Now the rebs are practically media-savvy, as the Independent discovered: “‘We are not al-Qaida,’ were the first words of Khalid Arshad Ali as he dusted the triggering mechanism of an anti-aircraft artillery gun. ‘We are mujahedeen. We are here to fight for Libya and no one else. We are Muslims in this country and we are all Sunnis. We know that Gadhafi is getting paid by the Jews. We know that Israel is supplying him with special guns. He is not a proper Muslim, and it is our duty to fight him.’”

Now, I did say “practically.” But hey – what’s wrong with Uncle Sucker given a helping hand to a few self-described “mujahedeen” who can’t keep their poison for Jews from spraying all over themselves? Certainly, no one in Congress seems to mind. Maybe our representatives got the good word from U.S. ambassador to Libya Gene Cretz, whom the Wall Street Journal recently described as “point man for U.S. contacts with the rebels.” Cretz tells us the rebs are totally on top of it, that they actually caught “maybe three or four” members of an al-Qaida affiliate trying to infiltrate.

Phew. That was close. Wish we could thank them – “heckuva job, rebels” – only we don’t know who the rebels are. Asked about those “flickers” of al-Qaida and Hezbollah among rebel forces, Secretary of State Hillary Clinton said: “We do not have any specific information about specific individuals from any organization who are part of this, but of course, we’re still getting to know those who are leading the Transitional National Council. And that will be a process that continues.”

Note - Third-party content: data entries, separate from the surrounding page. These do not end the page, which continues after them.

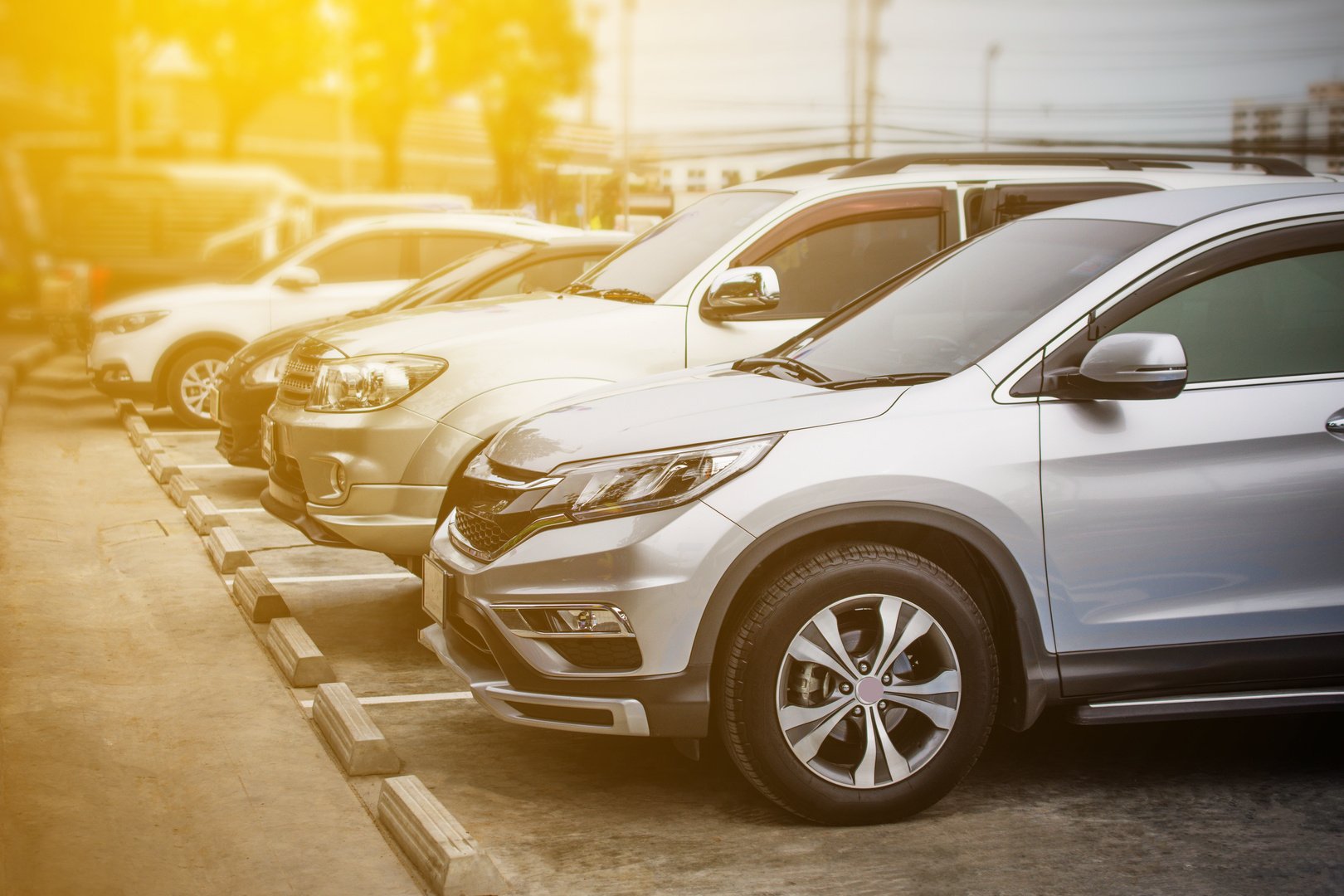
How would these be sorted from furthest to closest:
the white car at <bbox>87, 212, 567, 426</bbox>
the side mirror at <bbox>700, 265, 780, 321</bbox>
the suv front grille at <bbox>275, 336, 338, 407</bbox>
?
1. the white car at <bbox>87, 212, 567, 426</bbox>
2. the suv front grille at <bbox>275, 336, 338, 407</bbox>
3. the side mirror at <bbox>700, 265, 780, 321</bbox>

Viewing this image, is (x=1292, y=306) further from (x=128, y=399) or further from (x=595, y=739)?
(x=128, y=399)

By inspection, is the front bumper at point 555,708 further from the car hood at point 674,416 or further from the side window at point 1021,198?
the side window at point 1021,198

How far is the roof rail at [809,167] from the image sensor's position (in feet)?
25.6

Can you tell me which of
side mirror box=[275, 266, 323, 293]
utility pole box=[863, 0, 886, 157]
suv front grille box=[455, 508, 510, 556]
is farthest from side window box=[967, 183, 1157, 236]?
utility pole box=[863, 0, 886, 157]

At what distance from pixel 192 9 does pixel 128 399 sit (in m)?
29.4

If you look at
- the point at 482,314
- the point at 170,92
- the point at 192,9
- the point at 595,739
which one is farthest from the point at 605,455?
the point at 170,92

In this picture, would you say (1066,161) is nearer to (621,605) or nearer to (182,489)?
(621,605)

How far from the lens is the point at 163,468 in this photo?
33.8 feet

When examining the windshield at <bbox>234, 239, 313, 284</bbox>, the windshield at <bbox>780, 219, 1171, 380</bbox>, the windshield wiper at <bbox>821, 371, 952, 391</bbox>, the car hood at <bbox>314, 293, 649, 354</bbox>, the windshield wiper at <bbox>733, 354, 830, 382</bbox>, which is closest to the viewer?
the windshield wiper at <bbox>821, 371, 952, 391</bbox>

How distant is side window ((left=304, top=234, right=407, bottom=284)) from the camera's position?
12.7 meters

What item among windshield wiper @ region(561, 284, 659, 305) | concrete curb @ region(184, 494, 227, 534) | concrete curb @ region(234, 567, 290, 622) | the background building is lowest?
concrete curb @ region(234, 567, 290, 622)

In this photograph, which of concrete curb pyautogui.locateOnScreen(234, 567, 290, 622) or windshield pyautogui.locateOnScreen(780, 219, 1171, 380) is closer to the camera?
windshield pyautogui.locateOnScreen(780, 219, 1171, 380)

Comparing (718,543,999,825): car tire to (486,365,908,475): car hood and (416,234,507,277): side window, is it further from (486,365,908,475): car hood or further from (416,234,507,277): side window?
(416,234,507,277): side window

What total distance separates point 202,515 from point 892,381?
524 centimetres
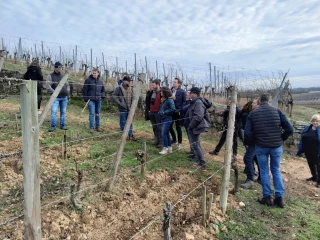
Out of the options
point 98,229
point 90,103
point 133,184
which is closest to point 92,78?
point 90,103

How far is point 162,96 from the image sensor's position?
21.6 feet

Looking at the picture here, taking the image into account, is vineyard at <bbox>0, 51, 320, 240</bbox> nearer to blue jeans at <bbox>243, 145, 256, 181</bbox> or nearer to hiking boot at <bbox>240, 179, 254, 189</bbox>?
hiking boot at <bbox>240, 179, 254, 189</bbox>

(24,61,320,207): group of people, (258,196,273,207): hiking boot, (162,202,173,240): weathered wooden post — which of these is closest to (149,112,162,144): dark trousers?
(24,61,320,207): group of people

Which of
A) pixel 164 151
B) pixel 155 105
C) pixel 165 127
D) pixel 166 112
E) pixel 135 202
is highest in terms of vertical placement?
pixel 155 105

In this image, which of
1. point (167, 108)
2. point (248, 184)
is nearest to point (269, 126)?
point (248, 184)

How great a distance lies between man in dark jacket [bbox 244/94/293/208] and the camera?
4.45 metres

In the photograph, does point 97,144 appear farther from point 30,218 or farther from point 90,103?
point 30,218

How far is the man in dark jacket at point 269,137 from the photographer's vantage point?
4.45 metres

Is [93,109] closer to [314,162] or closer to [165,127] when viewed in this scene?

Not to worry; the president doesn’t. “So far, they’re saying the right things,” President Barack Obama said Tuesday on “CBS Evening News” when asked about Libyan opposition leaders.

And how. They even issued a “vision statement,” which, according to the Guardian, uses all the right words: “transparent,” “empowerment,” “tolerance,” “green” …

Green?

No “flickers” of jihad, but plenty of concern for the environment. Uh-huh.

Any flickers of intelligence in the minds of our leaders?